Short task - Give only the lines from the one containing "How far removed" through the end of the material below, exactly as written.

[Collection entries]
— BEGIN —

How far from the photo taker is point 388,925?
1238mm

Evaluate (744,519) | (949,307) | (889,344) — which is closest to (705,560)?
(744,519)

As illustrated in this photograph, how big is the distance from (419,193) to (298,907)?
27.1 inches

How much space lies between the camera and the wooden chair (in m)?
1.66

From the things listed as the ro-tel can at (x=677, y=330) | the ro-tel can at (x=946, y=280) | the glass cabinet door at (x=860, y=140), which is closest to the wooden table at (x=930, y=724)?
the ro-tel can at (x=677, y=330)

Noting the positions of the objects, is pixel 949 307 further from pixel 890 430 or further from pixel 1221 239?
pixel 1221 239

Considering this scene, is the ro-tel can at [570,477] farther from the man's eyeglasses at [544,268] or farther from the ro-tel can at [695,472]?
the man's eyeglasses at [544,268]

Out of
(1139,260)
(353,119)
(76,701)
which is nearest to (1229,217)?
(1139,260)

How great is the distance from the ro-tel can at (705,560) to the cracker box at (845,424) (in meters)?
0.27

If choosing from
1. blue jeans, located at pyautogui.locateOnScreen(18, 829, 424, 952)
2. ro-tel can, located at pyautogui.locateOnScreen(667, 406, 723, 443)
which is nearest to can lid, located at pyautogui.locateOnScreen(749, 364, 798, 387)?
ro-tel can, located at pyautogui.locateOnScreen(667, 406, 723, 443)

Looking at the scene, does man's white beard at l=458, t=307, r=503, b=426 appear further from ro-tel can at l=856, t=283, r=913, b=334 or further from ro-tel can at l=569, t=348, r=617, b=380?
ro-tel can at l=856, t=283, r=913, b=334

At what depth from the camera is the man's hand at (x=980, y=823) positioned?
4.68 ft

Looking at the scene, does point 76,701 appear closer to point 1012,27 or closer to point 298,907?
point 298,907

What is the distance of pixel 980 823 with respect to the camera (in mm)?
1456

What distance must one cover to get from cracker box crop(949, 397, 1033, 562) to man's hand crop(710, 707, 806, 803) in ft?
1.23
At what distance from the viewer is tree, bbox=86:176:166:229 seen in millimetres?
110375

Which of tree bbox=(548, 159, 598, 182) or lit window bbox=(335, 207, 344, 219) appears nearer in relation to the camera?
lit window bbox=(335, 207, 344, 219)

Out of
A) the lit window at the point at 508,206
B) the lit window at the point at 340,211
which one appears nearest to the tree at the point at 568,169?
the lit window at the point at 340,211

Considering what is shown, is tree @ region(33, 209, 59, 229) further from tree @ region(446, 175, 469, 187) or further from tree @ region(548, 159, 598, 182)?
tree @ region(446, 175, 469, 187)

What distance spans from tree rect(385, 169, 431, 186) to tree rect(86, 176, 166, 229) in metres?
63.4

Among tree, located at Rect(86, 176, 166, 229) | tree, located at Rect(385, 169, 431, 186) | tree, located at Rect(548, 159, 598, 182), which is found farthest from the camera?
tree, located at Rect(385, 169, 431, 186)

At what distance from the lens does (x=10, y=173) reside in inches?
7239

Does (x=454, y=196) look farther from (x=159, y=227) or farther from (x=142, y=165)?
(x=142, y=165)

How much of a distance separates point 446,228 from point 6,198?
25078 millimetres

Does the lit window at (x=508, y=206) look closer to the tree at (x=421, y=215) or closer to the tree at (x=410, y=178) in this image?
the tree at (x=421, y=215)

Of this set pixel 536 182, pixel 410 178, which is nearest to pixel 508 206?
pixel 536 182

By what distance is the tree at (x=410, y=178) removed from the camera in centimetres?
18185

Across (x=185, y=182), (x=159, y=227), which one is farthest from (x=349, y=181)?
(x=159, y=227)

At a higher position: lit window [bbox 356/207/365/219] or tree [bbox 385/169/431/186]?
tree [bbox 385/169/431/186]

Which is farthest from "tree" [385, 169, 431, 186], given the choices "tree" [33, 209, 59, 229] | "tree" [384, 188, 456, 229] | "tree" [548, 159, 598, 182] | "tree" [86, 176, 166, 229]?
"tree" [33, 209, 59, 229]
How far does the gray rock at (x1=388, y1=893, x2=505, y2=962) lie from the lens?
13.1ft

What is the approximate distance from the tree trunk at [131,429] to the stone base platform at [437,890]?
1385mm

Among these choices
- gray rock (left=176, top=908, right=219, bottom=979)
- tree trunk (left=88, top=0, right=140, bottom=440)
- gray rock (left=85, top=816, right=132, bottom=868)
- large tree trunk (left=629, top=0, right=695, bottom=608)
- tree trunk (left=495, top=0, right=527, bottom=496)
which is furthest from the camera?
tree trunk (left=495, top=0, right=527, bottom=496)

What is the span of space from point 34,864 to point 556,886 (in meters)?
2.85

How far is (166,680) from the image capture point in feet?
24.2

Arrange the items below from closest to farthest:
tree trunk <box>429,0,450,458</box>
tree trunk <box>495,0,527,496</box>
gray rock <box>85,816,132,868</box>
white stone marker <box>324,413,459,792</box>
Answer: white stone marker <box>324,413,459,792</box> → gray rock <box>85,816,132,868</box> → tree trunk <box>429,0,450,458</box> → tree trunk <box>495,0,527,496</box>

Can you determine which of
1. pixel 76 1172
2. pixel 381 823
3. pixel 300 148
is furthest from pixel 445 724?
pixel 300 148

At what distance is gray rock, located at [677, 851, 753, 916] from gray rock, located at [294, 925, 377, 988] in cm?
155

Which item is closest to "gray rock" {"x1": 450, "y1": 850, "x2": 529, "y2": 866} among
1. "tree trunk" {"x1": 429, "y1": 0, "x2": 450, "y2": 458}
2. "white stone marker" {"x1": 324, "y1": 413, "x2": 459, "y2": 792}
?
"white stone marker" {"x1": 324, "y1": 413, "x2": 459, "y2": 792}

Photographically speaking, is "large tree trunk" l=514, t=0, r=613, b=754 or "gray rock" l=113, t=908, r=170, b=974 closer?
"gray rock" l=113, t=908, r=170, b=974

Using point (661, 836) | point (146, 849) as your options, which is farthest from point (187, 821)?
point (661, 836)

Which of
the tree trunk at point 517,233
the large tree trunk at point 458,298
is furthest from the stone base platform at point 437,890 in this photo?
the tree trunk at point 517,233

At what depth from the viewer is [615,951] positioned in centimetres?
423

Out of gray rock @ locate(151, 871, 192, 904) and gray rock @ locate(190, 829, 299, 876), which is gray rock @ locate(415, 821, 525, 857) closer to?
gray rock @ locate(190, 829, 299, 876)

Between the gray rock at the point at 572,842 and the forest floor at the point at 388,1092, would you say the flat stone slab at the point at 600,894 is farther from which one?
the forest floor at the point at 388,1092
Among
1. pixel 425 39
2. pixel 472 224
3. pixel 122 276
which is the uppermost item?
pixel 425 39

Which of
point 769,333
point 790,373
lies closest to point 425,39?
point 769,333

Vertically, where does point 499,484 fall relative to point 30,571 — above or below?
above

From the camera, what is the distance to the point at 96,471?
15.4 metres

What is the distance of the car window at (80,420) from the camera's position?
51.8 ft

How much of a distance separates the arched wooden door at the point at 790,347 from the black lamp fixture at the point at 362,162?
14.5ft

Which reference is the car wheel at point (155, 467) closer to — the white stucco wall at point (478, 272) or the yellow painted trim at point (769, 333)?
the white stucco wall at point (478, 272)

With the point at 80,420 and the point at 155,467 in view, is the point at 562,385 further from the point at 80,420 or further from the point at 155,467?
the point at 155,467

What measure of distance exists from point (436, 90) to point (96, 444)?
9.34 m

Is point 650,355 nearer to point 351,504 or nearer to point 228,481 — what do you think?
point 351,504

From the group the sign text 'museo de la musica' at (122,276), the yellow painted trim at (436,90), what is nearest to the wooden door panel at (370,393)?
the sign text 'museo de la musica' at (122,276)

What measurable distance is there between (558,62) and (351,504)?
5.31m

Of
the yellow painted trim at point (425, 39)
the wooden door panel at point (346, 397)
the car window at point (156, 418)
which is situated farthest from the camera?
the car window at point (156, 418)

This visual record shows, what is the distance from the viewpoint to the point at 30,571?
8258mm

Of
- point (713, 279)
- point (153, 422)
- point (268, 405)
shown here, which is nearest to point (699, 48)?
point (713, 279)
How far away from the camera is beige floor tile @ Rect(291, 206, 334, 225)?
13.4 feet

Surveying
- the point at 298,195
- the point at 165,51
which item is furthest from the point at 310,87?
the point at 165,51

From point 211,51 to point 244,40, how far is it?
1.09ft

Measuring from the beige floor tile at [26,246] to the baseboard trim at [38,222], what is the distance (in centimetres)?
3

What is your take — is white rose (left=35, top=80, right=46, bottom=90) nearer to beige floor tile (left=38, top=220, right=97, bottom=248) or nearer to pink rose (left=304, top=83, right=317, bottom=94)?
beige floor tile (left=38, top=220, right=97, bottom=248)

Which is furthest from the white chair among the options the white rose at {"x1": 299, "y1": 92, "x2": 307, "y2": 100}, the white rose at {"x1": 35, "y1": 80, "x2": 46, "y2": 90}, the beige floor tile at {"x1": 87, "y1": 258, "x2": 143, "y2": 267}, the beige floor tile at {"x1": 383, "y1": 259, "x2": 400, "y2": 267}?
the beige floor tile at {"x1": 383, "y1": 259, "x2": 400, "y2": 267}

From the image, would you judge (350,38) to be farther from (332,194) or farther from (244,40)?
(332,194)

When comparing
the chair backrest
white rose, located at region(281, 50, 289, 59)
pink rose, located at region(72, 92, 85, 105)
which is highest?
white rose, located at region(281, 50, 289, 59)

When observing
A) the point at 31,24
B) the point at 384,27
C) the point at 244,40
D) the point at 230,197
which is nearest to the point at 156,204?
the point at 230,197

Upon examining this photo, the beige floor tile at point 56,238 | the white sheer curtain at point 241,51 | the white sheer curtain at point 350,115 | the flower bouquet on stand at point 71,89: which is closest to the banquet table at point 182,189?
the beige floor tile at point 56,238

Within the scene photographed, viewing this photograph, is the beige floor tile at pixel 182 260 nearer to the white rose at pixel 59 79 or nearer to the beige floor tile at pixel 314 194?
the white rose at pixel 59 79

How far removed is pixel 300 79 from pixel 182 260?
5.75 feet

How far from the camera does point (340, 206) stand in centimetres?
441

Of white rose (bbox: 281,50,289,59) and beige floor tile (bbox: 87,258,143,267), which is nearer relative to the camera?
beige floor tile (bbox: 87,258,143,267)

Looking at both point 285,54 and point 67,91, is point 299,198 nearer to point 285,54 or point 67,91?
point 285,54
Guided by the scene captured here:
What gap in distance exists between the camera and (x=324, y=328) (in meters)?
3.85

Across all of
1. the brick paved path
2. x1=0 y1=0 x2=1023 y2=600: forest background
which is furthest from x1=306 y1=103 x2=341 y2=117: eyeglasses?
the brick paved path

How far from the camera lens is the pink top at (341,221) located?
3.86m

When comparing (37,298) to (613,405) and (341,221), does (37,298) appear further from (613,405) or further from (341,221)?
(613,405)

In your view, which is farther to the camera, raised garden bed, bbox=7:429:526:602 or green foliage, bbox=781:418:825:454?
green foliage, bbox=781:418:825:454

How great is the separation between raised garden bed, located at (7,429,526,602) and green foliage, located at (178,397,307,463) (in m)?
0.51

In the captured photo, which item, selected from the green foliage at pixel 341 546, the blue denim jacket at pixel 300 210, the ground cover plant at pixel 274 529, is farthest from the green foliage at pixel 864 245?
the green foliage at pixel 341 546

— END —

Result of the exercise -
How far removed is pixel 300 79 from pixel 182 260?
5.75 feet

How far from the camera does point (340, 206) stand in centimetres?
441

Of white rose (bbox: 281,50,289,59) and beige floor tile (bbox: 87,258,143,267), which is nearer relative to the camera?
beige floor tile (bbox: 87,258,143,267)

Looking at both point 285,54 and point 67,91, is point 299,198 nearer to point 285,54 or point 67,91?
point 285,54
Guided by the scene captured here:
What gap in distance exists between the camera and (x=324, y=328) (in meters)?
3.85

Across all of
1. the brick paved path
2. x1=0 y1=0 x2=1023 y2=600: forest background
which is furthest from x1=306 y1=103 x2=341 y2=117: eyeglasses?
the brick paved path

How far from the camera lens is the pink top at (341,221) located?
3.86m

When comparing (37,298) to (613,405) and (341,221), does (37,298) appear further from (613,405) or further from (341,221)?
(613,405)

In your view, which is farther to the camera, raised garden bed, bbox=7:429:526:602 or green foliage, bbox=781:418:825:454?
green foliage, bbox=781:418:825:454

How great is the separation between raised garden bed, located at (7,429,526,602) and green foliage, located at (178,397,307,463) (in m)?
0.51

In the captured photo, which item, selected from the green foliage at pixel 341 546, the blue denim jacket at pixel 300 210, the ground cover plant at pixel 274 529, is farthest from the green foliage at pixel 864 245?
the green foliage at pixel 341 546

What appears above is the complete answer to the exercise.